[Список заданий]
**1.** Ответьте по фрагменту документа на вопросы:
(а) В каком журнале вместе работали автор и Владимир Кормер?
(б) Как назывался черновой вариант сценария?
(в) Сколько лет рукопись пролежала в архиве?
**2.** Приведите повторно весь перечень, который следует за фрагментом документа, сохранив каждую строку без изменений. Пометки с изображениями в ответ не включайте.

──────── Фрагмент документа ────────

Книги

На краю небытия. Философические повести и эссе

22
18
20
22
24
26
28
30

Владимир Кантор, Владимир Кормер

Перед читателем – текст 1985 года. Возможно, имеет смысл объяснить его возникновение. Мой покойный друг, Владимир Кормер, после выхода в 1984 году на Западе его романа «Крот истории» (премия Владимира Даля) ушёл, разумеется, с работы (мы вместе работали в журнале «Вопросы философии»). Однако его не оставляла странная мысль – найти форму возвращения в подзаконный литературный процесс. Психология эмигранта была ему чужда, как, кстати, и Чернышевскому. И тут в мае у меня вышла статья о Чернышевском: «Эстетика жизни» (споры вокруг второго, 1865 года, издания «Эстетических отношений к действительности») // Вопросы философии. 1985. № 5.) Статья Кормеру понравилась, он увидел в ней антиленинское и антинабоковское прочтение идей Чернышевского. И Кормер предложил мне написать вместе сценарий о Чернышевском, рассчитывая, что кто-нибудь да и заинтересуется этим текстом. После некоторого колебания я согласился. Черновой вариант сценария так и назывался «Эстетика жизни». Только сейчас, редактируя текст, я изменил заглавие на более подходящее по смыслу. Писали мы около двух месяцев, написали (набросали) первую часть, потом был перерыв, а потом Володя тяжело заболел (рак почки), в ноябре 1986 года он умер. Рукопись пролежала у меня в архиве почти тридцать лет. В последние два года удача свела меня с крупнейшим нашим специалистом по Чернышевскому – Адольфом Андреевичем Демченко, а также с журналом «Волга-ХХ1 век», которому я признателен за выпуск в свет моего романа. В результате разных бесед было решено, что журнал возьмёт рукопись и постарается оценить ее пригодность для публикации. Почти без надежды на успех я принялся искать рукопись. И – вторая удача: рукопись я нашел. Перечитал, пафос текста мне по-прежнему близок; поправив и уточнив некоторые детали, я предлагаю сценарий вниманию саратовцев. Только одно: текст, разумеется, содержит приметы того времени, когда он был написан, поэтому это не только произведение художественное, но и документ эпохи.

──────── Перечень к упражнению ────────

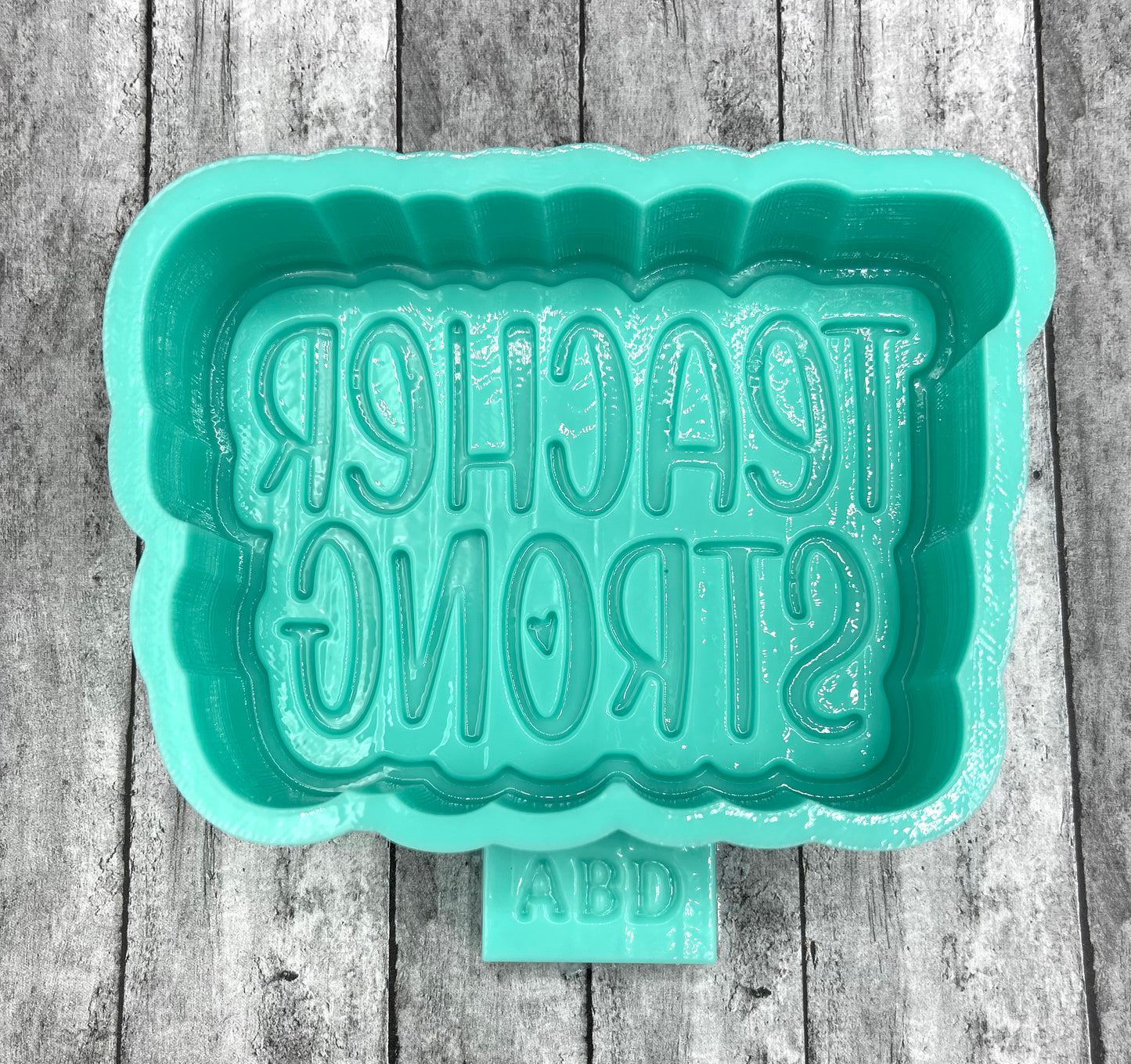 Teacher Strong Freshie Silicone Mold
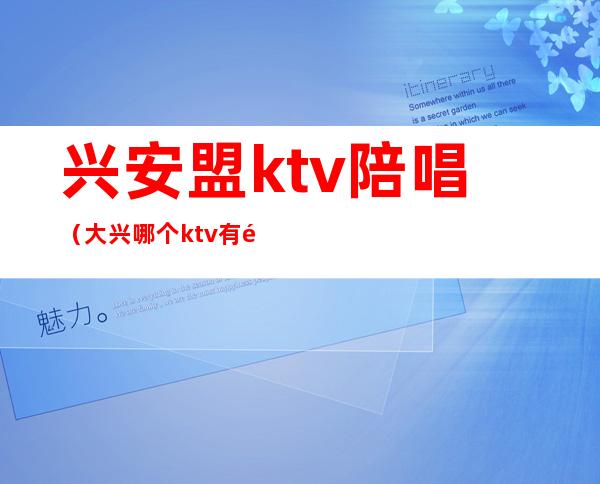 兴安盟ktv陪唱（大兴哪个ktv有陪唱）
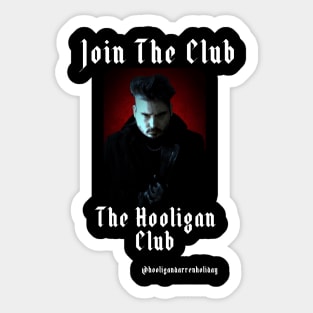 Join the club Hooligan Club Sticker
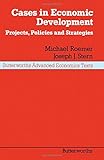 Cases in economic development : projects, policies and strategies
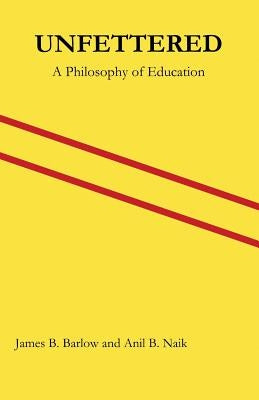 Unfettered: A Philosophy of Education by Naik, Anil B.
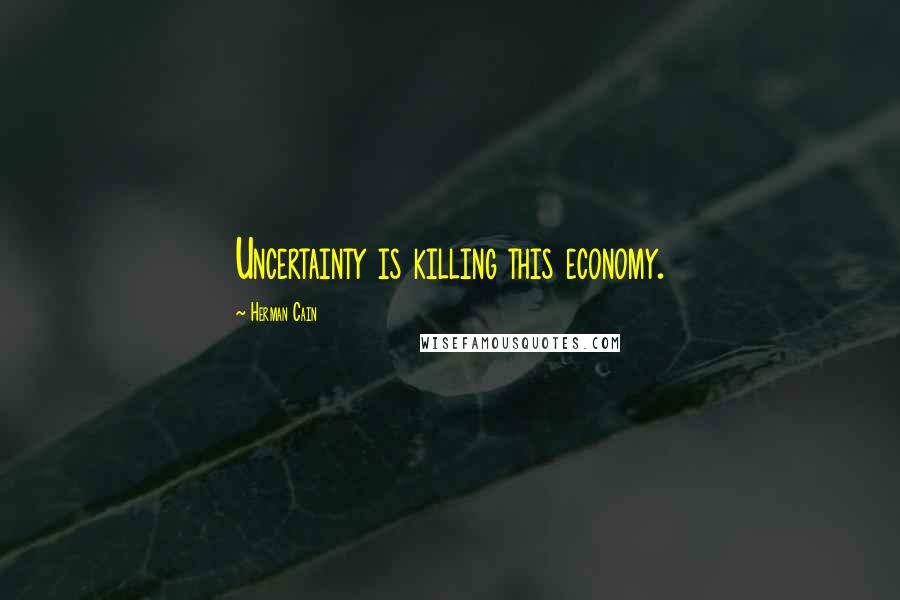 Herman Cain quotes: Uncertainty is killing this economy.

────────

[Ответы по заданиям]
**1.**
(а) В журнале «Вопросы философии».
(б) «Эстетика жизни».
(в) Почти тридцать лет.

**2.**
 Teacher Strong Freshie Silicone Mold
 兴安盟ktv陪唱（大兴哪个ktv有陪唱）
 Join the club Hooligan Club Sticker
 Cases in economic development : projects, policies and strategies
 Unfettered: A Philosophy of Education by Naik, Anil B.
 Herman Cain quotes: Uncertainty is killing this economy.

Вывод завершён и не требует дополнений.